I am pretty sure we can get those suicide rates down and those testosterone levels back up if we just banned guns. :vs_smirk:


----------



## Gunn (Jan 1, 2016)

Prepared One said:


> I am pretty sure we can get those suicide rates down and those testosterone levels back up if we just banned guns. :vs_smirk:


That explaines a lot. Guns are demasculating America. Now I understand.


----------



## RedLion (Sep 23, 2015)

Tin foil hat folks may say that the 30% reduction in testosterone is a planned and implemented UN Agenda 21/2030 objective in order to quell the fighting spirit of men in our nation. Make us less likely to fight and more subservient.
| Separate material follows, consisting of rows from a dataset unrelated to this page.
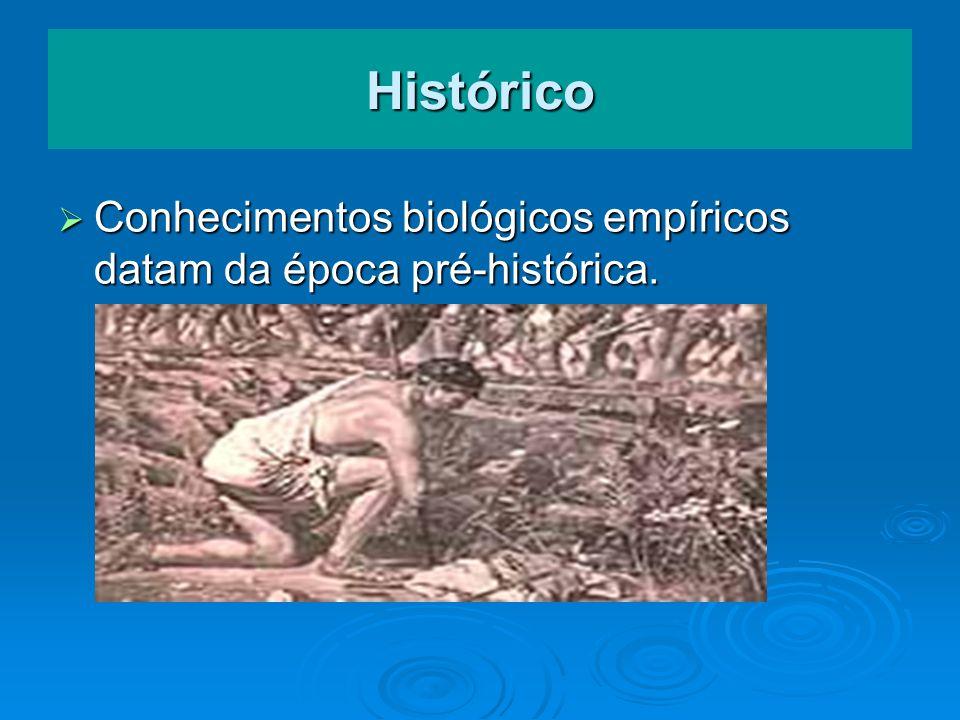 Histórico Conhecimentos biológicos empíricos datam da época pré-histórica. Conhecimentos biológicos empíricos datam da época pré-histórica.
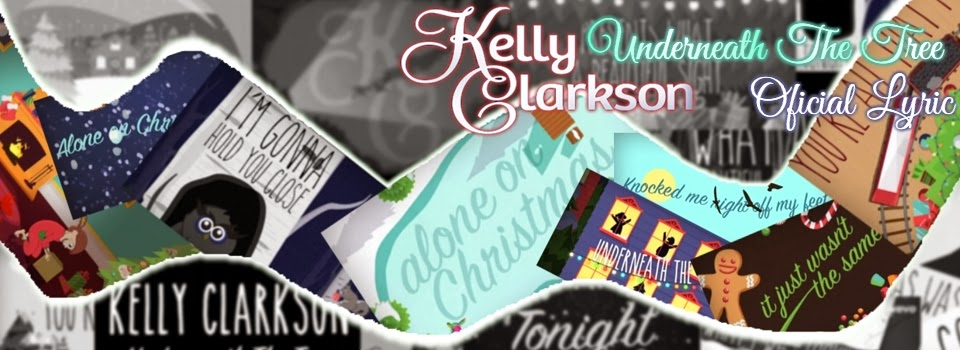 NUEVO VIDEO LYRICS DE KELLY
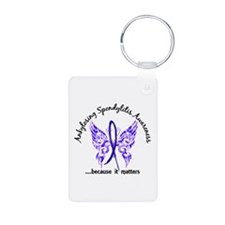AS Butterfly 6.1 Keychains
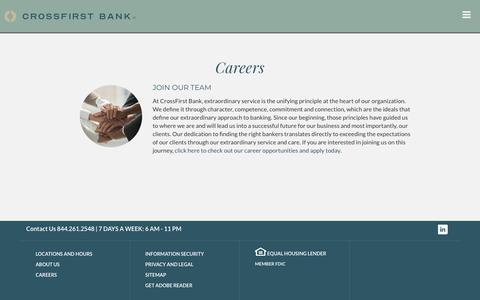 Screenshot of Jobs Page crossfirstbank.com - CrossFirst Bank > Careers - captured July 19, 2019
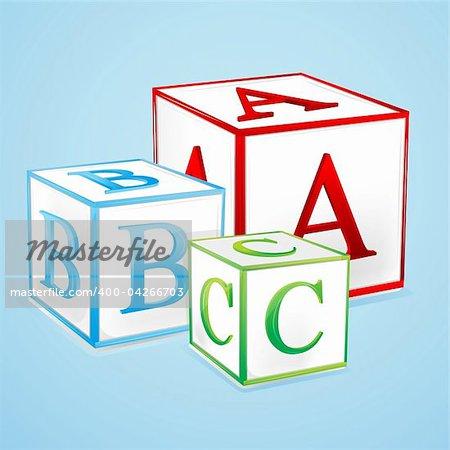 illustration of alphabetical play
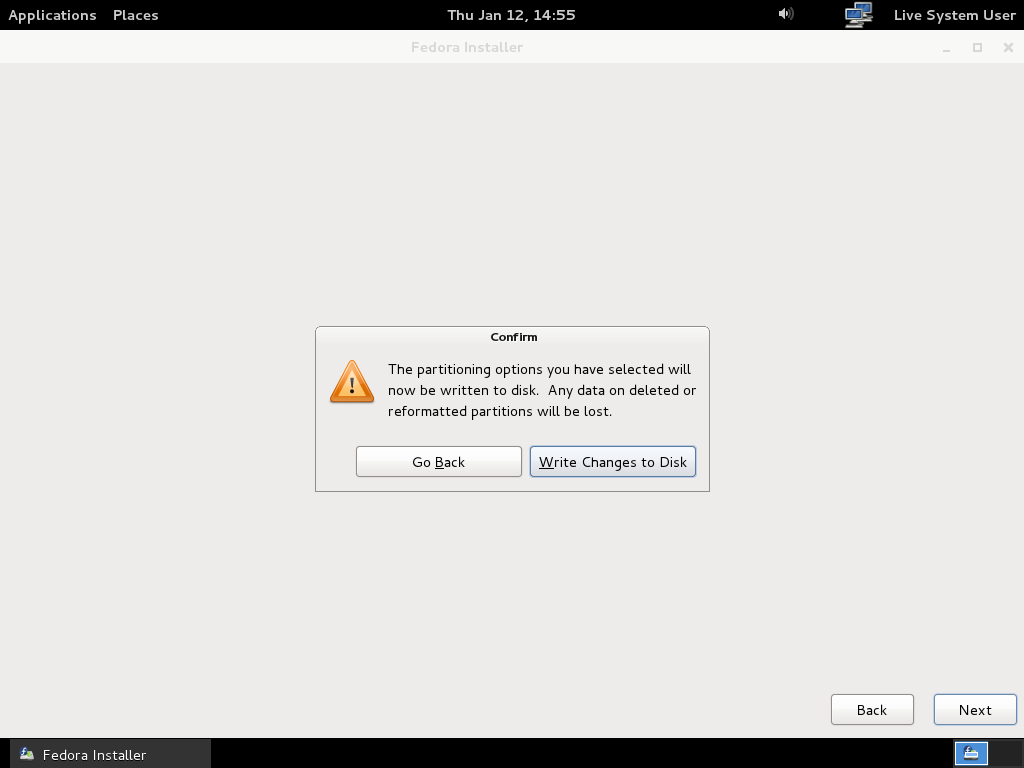 How to install Fedora 16 (Verne) - Step by Step Screenshots - ITzGeek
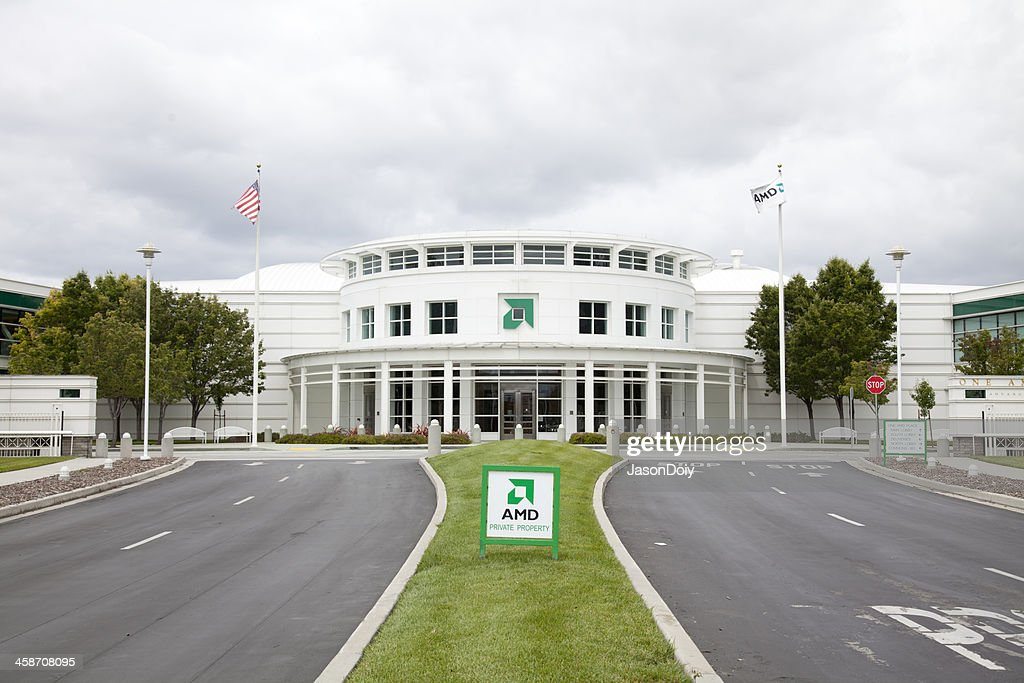 Amd Sunnyvale High Res Stock Photo Getty Images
Maybe another chemical added to our water along with Flouride?
Anyway you look at it, men are not doing well.


----------



## Toefoot (Jun 21, 2017)

Good info and will watch, I wonder if Tucker will discuss what role the education system plays into this? On the suicide subject it is sad to say but Veterans have had a heavy impact on suicide rates over the past decade. The suicide rates never reflect the self medicated deaths that take time.......


----------



## RedLion (Sep 23, 2015)

Toefoot said:


> Good info and will watch, I wonder if Tucker will discuss what role the education system plays into this? On the suicide subject it is sad to say but Veterans have had a heavy impact on suicide rates over the past decade. *The suicide rates never reflect the self medicated deaths that take time*.......


A very good point.


----------



## Mad Trapper (Feb 12, 2014)

Lower testosterone levels may be due to crap found in our food and water.

Lots of chemicals disrupt human endocrine system. How much food is packaged in plastic? Stuff leaches out of that and just because it's "food grade" does nor mean it's benign. 

Then there are all the persistent environmental toxins from industry dumping and pesticides. PCBs are even accumulating in polar bears. 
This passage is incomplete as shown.